── DOCUMENT ──

10 MILLIARDS SOUS LES DÉCOMBRES À REBEUSS
ARRÊT DES TRAVAUX DU CENTRE KAWSARA
Bloqué en faveur de l’arrivée au pouvoir de Macky Sall, le projet Kawsara qui devait employer plusieurs centaines d’ouvriers sénégalais, est toujours en latence. Les promoteurs qui ne comprennent toujours pas l’attitude de l'Etat à leur endroit, s’offusquent de la décision prise par Macky Sall et Cie d’arrêter tous travaux sur le site. D’ailleurs, ils assimilent l’attitude de l’Etat a du «Wakh Wakhéte».
«Les hommes politiques passent mais les institutions demeurent». Cette maxime bien que populaire, Macky Sall et Cie semblent ne pas y trop attacher d’importance. Sinon comment comprendre que l’Etat puisse revenir sur sa signature. Alors même que son prédécesseur à la tête du pays avait donné son feu vert en décidant d’octroyer le terrain en un bail de 99 ans, transformable en titre foncier aux promoteurs sénégalais et chinois. «On connaissait le «Wax Waxeet» des hommes politiques mais pas celui de l’Etat», renseigne Abdoul Khadre Konaté, architecte du projet Kawsara qui s’interroge sur la crédibilité de l’Etat du Sénégal et sur ses conséquences. Pour ce dernier, prés de 10 milliards ont été mobilisés depuis la phase initiale du projet jusqu’à son arrêt momentané. Celui-ci pourrait impacter négativement sur la coopération et les relations diplomatiques sino-sénégalaise. «Ce projet qui a eu tous les accords est en phase d’exécution. Tout est en train de se dérouler sur le site avec des investissements assez conséquents depuis sa phase initiale», a-t-il expliqué.

───

CONSIGNES ->
1. Dans les enregistrements, recopiez les lignes situées entre celle qui contient « Apparent in this » et celle qui contient « At what distance », toutes deux incluses, en modifiant « camera » en « lens » partout, sans rien changer d'autre.
2. Poursuivez le texte sur le projet Kawsara à partir de l'endroit où il s'arrête.
Le texte sur le projet Kawsara et les enregistrements n'ont aucun rapport entre eux.

── EXTRAITS DE DONNÉES ──

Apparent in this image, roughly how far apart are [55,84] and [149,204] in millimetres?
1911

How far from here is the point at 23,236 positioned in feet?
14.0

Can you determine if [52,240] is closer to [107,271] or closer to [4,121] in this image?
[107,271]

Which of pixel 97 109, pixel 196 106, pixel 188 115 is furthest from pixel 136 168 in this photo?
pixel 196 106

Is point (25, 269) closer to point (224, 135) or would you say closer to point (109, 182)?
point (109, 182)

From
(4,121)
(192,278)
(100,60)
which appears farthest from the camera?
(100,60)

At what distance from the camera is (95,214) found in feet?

───
── EXTRAITS DE DONNÉES ──

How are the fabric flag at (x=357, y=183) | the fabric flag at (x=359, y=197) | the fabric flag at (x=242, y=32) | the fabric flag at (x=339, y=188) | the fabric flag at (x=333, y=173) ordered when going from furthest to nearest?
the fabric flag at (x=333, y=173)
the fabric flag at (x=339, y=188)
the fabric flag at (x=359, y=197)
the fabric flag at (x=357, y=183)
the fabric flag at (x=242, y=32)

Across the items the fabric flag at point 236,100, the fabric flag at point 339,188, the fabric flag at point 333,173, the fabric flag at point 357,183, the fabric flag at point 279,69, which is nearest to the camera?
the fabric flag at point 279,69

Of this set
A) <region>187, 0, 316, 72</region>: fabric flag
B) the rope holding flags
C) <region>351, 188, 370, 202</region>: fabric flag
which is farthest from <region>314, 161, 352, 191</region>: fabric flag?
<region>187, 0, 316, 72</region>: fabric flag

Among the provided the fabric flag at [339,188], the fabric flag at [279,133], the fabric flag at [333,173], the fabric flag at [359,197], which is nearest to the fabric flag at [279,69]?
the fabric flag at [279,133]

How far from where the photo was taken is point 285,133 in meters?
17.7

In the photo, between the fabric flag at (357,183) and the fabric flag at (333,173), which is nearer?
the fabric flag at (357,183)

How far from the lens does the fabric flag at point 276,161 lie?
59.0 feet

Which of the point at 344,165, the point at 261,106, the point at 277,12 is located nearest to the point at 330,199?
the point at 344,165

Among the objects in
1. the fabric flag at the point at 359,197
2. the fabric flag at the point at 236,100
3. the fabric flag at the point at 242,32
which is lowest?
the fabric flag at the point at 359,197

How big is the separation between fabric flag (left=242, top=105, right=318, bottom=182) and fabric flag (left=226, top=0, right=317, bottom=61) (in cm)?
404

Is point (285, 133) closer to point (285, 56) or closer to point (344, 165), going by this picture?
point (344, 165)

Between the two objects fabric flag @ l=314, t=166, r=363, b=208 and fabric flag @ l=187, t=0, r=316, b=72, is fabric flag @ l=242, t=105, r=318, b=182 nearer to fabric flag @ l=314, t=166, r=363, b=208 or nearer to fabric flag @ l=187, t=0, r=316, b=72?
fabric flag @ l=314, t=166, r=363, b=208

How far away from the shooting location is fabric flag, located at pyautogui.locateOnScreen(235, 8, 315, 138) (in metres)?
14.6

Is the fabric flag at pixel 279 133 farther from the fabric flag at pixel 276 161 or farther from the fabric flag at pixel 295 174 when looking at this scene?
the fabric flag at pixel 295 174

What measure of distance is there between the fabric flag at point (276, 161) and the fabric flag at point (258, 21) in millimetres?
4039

───
── EXTRAITS DE DONNÉES ──

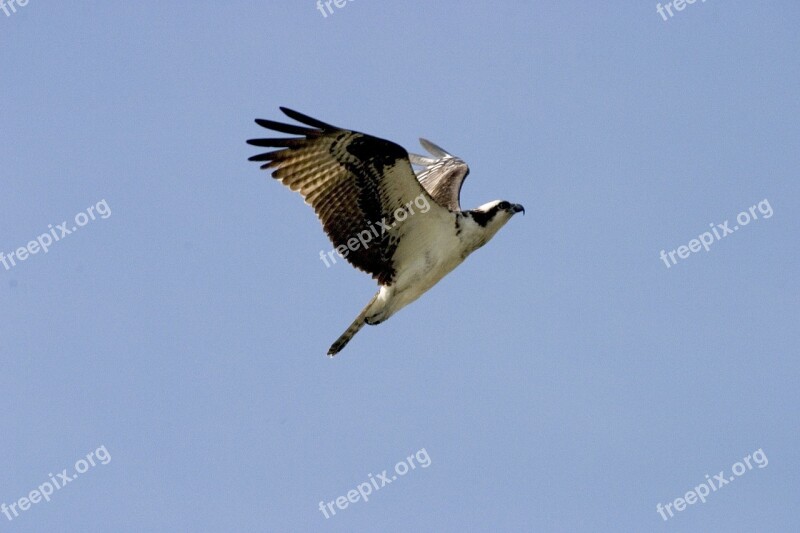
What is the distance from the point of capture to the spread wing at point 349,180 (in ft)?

───

RÉPONSES DANS L'ORDRE ->
1.
Apparent in this image, roughly how far apart are [55,84] and [149,204] in millimetres?
1911

How far from here is the point at 23,236 positioned in feet?
14.0

Can you determine if [52,240] is closer to [107,271] or closer to [4,121] in this image?
[107,271]

Which of pixel 97 109, pixel 196 106, pixel 188 115 is furthest from pixel 136 168 in this photo?
pixel 196 106

Is point (25, 269) closer to point (224, 135) or would you say closer to point (109, 182)?
point (109, 182)

From
(4,121)
(192,278)
(100,60)
which appears farthest from the lens?
(100,60)

At what distance from the lens is (95,214) found in feet?

2.
CREATION D’EMPLOIS. La bête noire du régime actuel de Macky Sall, tout comme celle des autres régimes qui l’ont précédé. Pourtant, à travers l’ambitieux projet Kawsara, le chef de l’Etat pouvait trouver une bonne opportunité en termes de création d’emplois et d’opportunités d’investissements de la part d’opérateurs économiques sénégalais, en partenariat avec des opérateurs chinois. Un recrutement de 150 postes (30 manœuvres, 30 ferrailleurs, 8 soudeurs, 50 Maçons qualifiés, 30 charpentiers, menuisiers, coffreurs, 2 standardistes-vendeuses) ont ainsi été prévus pour les populations de Rebeuss ayant une certaine qualification. En plus des impacts non induits en termes de création de richesse, la partie chinoise a mis en contrepartie plusieurs projets.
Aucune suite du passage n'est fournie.